More often than people realize and contrary to popular belief, a cancer diagnosis is not always a straightforward affair. Cancer may cause symptoms that develop gradually, over months, or suddenly, necessitating urgent medical attention. These symptoms may be caused by the primary tumor or by a cancer’s distant metastases -tumors causing a problem in another organ (this is explained later).

Indeed, cancer declares itself in many ways, and some of them can be misleading. This is a common source of frustration and angst for patients and their primary physicians alike.

Symptoms from a cancer often mimic those caused by common ailments, so doctors first think of the more common reasons for a person to exhibit a symptom, and rightly so. (Exceptions would be if there is a strong family history of cancer that should make the physician more vigilant for signs of that cancer.) It is certainly possible that a headache may be caused by a brain tumor, but it is far more likely that there is a benign cause, such as tension or migraine. Stomach pain can be a sign of stomach cancer, but it is much more likely to be caused by an ulcer. A cough can be a sign of lung cancer, but it is far more likely to be caused by the more common ailments of a cold, postnasal drip, or asthma. If symptoms persist or worsen, further tests are performed and may uncover a cancer.

Another way cancer can masquerade is if it occurs in a person who has a chronic disorder and the symptoms are similar to those caused by that ailment.
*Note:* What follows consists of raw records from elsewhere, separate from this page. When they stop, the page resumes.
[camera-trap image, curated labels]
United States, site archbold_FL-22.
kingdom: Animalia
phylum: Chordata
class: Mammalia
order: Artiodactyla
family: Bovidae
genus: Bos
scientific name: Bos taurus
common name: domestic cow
For example, a person with chronic back pain from arthritis who develops more back pain in the same region would be thought, at first, to have a worsening of arthritis. If a cancer is lurking,

too, it may take time before the patient and physician realize that this pain is different and perhaps not responding to the usual remedies. If the symptoms are tolerable and the person chooses to live with them,some months may pass before further testing is performed. When thecancer is ultimately found, the patient may feel that the doctor “missed”the diagnosis earlier. But the doctor may be very skilled and diligent and treated the patient according to the likeliest situation, that the symptoms were simply a worsening of arthritis. In time, an MRI or a CT scan of the affected region would be done and reveal a tumor rather than arthritis; a biopsy would be done to diagnose cancer. It would have been impossible for the doctor to know from the outset that the new symptoms were caused by cancer.

This case illustrates the complexity of medicine and the challenges in being a physician. It also underlines the difficulty in being a patient, in conveying symptoms accurately and in monitoring (even complaining about!) a symptom that is not improving. More than any test, the patient’s words, that “something is just not right,” will lead the doctor to find the root of a medical problem. My grandmother was way  ahead of her time, many years ago, when she inculcated me with this wisdom: “Listen to your patients, they will let you know what is wrong with them. They know their bodies better than anyone else.”

Another way cancer can present itself is when a metastasis, rather than the primary cancer, causes symptoms. An example would be a person who develops pain in the region of the liver. A CT scan is ordered, and it shows growths in the liver that look like cancer deposits that have spread to the liver from another location (this is much more common than primary liver cancer). Because one of the more common places for this to happen is from the colon, a colonoscopy is performed. During this procedure, a tumor is found in the colon, and biopsy reveals colon cancer. Here symptoms caused by the spread of cancer ultimately led to the identification of the primary cancer.